Work required: Print the range of lines that opens with the line containing "What distance from the camera is" and closes with the last line of the listing. Include both ends; print nothing more.

Items from a dataset:
◆ ◆ ◆ ◆
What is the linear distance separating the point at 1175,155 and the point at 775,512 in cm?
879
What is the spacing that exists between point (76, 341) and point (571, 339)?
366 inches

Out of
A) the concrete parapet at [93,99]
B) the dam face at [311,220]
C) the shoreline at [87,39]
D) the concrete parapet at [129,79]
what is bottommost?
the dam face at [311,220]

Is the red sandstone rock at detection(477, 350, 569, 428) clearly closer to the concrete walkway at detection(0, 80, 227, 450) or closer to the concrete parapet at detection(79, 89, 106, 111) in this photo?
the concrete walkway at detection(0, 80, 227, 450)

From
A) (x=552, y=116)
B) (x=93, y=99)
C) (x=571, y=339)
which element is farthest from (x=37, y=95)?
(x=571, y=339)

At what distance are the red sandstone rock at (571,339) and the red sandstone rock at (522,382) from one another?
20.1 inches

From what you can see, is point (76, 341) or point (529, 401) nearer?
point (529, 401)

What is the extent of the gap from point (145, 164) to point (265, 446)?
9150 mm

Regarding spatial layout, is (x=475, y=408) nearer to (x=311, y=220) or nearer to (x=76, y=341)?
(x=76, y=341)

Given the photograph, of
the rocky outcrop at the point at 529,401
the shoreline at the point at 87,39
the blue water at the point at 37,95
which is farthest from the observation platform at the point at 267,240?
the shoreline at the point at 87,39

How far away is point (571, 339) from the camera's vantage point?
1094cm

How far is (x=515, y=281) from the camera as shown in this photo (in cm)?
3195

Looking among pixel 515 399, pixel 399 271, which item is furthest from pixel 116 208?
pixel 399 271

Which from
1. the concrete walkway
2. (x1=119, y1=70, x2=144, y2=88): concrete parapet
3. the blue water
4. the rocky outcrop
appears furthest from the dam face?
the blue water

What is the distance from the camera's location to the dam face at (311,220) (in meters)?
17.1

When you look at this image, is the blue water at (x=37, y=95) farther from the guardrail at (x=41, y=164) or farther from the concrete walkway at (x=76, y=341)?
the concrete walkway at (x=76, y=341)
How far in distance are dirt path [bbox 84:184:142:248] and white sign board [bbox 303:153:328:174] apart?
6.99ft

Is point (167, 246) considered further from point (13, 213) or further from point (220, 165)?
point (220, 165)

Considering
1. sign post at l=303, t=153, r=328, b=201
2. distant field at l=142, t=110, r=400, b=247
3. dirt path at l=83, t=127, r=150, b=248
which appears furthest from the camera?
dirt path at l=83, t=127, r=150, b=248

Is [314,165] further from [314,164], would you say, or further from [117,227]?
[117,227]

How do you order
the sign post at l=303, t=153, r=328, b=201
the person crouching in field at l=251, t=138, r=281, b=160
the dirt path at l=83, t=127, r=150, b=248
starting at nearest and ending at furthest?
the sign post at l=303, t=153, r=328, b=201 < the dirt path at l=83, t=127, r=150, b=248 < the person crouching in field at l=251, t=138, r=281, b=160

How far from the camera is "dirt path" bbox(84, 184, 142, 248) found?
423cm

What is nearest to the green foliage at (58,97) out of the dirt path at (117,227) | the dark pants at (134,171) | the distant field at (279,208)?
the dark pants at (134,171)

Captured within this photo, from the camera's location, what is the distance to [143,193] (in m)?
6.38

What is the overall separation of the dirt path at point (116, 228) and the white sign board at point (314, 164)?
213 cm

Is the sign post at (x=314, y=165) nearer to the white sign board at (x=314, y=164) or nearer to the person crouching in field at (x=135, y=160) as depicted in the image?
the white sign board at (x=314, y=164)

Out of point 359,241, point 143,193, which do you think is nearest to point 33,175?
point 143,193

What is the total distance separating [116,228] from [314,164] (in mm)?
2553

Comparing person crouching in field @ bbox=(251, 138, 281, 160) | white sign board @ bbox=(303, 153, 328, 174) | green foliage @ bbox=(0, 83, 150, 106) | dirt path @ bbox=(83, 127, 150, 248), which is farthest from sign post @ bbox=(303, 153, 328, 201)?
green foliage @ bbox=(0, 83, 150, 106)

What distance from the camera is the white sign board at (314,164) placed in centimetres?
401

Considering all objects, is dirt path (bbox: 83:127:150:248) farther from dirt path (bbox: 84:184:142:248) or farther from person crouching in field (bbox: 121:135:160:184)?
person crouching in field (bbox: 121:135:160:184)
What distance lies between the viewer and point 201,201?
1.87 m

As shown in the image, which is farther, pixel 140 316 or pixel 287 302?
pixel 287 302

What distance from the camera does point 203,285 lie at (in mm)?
◆ ◆ ◆ ◆
In response:
What distance from the camera is the white sign board at (314,164) placed in centimetres?
401

Considering all objects, is dirt path (bbox: 83:127:150:248) farther from dirt path (bbox: 84:184:142:248) or farther from person crouching in field (bbox: 121:135:160:184)?
person crouching in field (bbox: 121:135:160:184)
What distance lies between the viewer and point 201,201?
1.87 m

As shown in the image, which is farther, pixel 140 316 or pixel 287 302?
pixel 287 302

What distance from the camera does point 203,285 lie at (in mm)?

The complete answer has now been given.